start Text section
A court cannot look beyond the pleadings in deciding a Rule 12(b)(6) motion. Spivey v. Robertson, 197 F.3d 772, 774 (5th Cir. 1999). Pleadings in the Rule 12(b)(6) context include attachments to the complaint. In re Katrina Canal Breaches Litig., 495 F.3d 191, 205 (5th Cir. 2007). Documents "attache[d] to a motion to dismiss are considered to be part of the pleadings, if they are referred to in the plaintiff's complaint and are central to her claim." Collins v. Morgan Stanley Dean Witter, 224 F.3d 496, 498-99 (5th Cir. 2000) (quoting Venture Assocs. Corp. v. Zenith Data Sys. Corp., 987 F.2d 429, 431 (7th Cir. 1993)). "Although the Fifth Circuit has not articulated a test for determining when a document is central to a plaintiff's claims, the case law suggests that documents are central when they are necessary to establish an element of one of the plaintiff's claims. Thus, when a plaintiff's claim is based on the terms of a contract, the documents constituting the contract are central to the plaintiff's claim." Kaye v. Lone Star Fund V (U.S.), L.P., 453 B.R. 645, 662 (N.D. Tex. 2011). "However, if a document referenced in the plaintiff's complaint is merely evidence of an element of the plaintiff's claim, then the court may not incorporate it into the complaint." Id.
In addition, "it is clearly proper in deciding a 12(b)(6) motion to take judicial notice of matters of public record." Norris v. Hearst Trust, 500 F.3d 454, 461 n.9 (5th Cir. 2007); accord Tellabs, Inc. v. Makor Issues & Rights, Ltd., 551 U.S. 308, 322 (2008) (directing courts to "consider the complaint in its entirety, as well as other sources courts ordinarily examine when ruling on Rule 12(b)(6) motions to dismiss, in particular, documents incorporated into the complaint by reference, and matters of which a court may take judicial notice"); United States v. GSD&M Idea City LLC, No. 3:11-cv-1154-O, 2014 WL 11320447, at *2 (N.D. Tex. June 10, 2014) (applying that standard to motions under Rule 12(c)).
end Text section
start Data provided
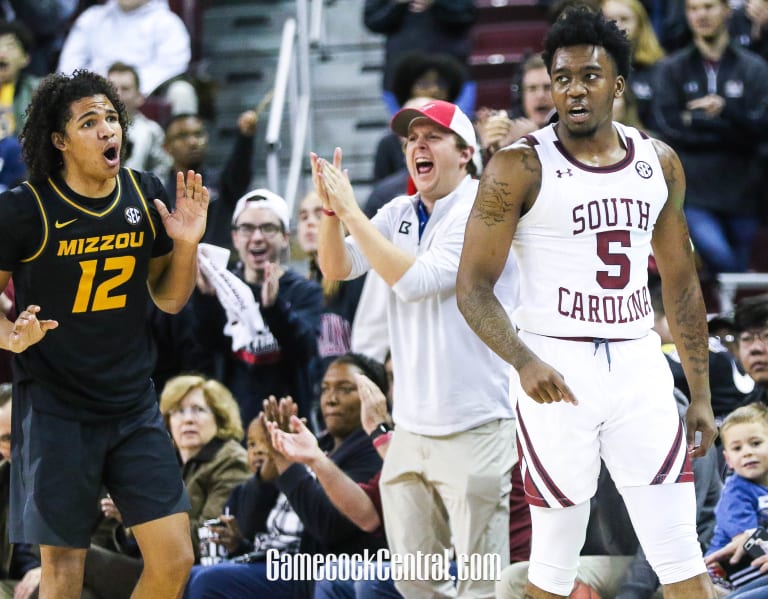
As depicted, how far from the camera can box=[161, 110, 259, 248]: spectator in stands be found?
321 inches

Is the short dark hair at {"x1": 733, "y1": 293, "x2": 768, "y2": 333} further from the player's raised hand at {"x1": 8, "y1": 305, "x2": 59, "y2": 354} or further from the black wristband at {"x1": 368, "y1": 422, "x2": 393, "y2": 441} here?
the player's raised hand at {"x1": 8, "y1": 305, "x2": 59, "y2": 354}

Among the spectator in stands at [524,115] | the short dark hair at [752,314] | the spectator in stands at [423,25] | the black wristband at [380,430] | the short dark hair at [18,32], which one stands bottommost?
the black wristband at [380,430]

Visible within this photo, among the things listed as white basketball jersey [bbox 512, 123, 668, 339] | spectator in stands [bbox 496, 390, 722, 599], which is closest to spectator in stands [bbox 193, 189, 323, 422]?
end Data provided
◆ What you will do:
a: Answer from the text on Rule 12(b)(6) motions:
(i) When are documents attached to a motion to dismiss treated as part of the pleadings?
(ii) What kind of matters is it proper to take judicial notice of when deciding a 12(b)(6) motion?
(iii) Motions under which rule did United States v. GSD&M Idea City LLC apply that standard to?
b: Return every line of the rows that contains the string "spectator".

◆ Completed exercise:
a:
(i) When they are referred to in the plaintiff's complaint and are central to her claim.
(ii) Matters of public record.
(iii) Rule 12(c).

b:
As depicted, how far from the camera can box=[161, 110, 259, 248]: spectator in stands be found?
Among the spectator in stands at [524,115] | the short dark hair at [752,314] | the spectator in stands at [423,25] | the black wristband at [380,430] | the short dark hair at [18,32], which one stands bottommost?
Visible within this photo, among the things listed as white basketball jersey [bbox 512, 123, 668, 339] | spectator in stands [bbox 496, 390, 722, 599], which is closest to spectator in stands [bbox 193, 189, 323, 422]?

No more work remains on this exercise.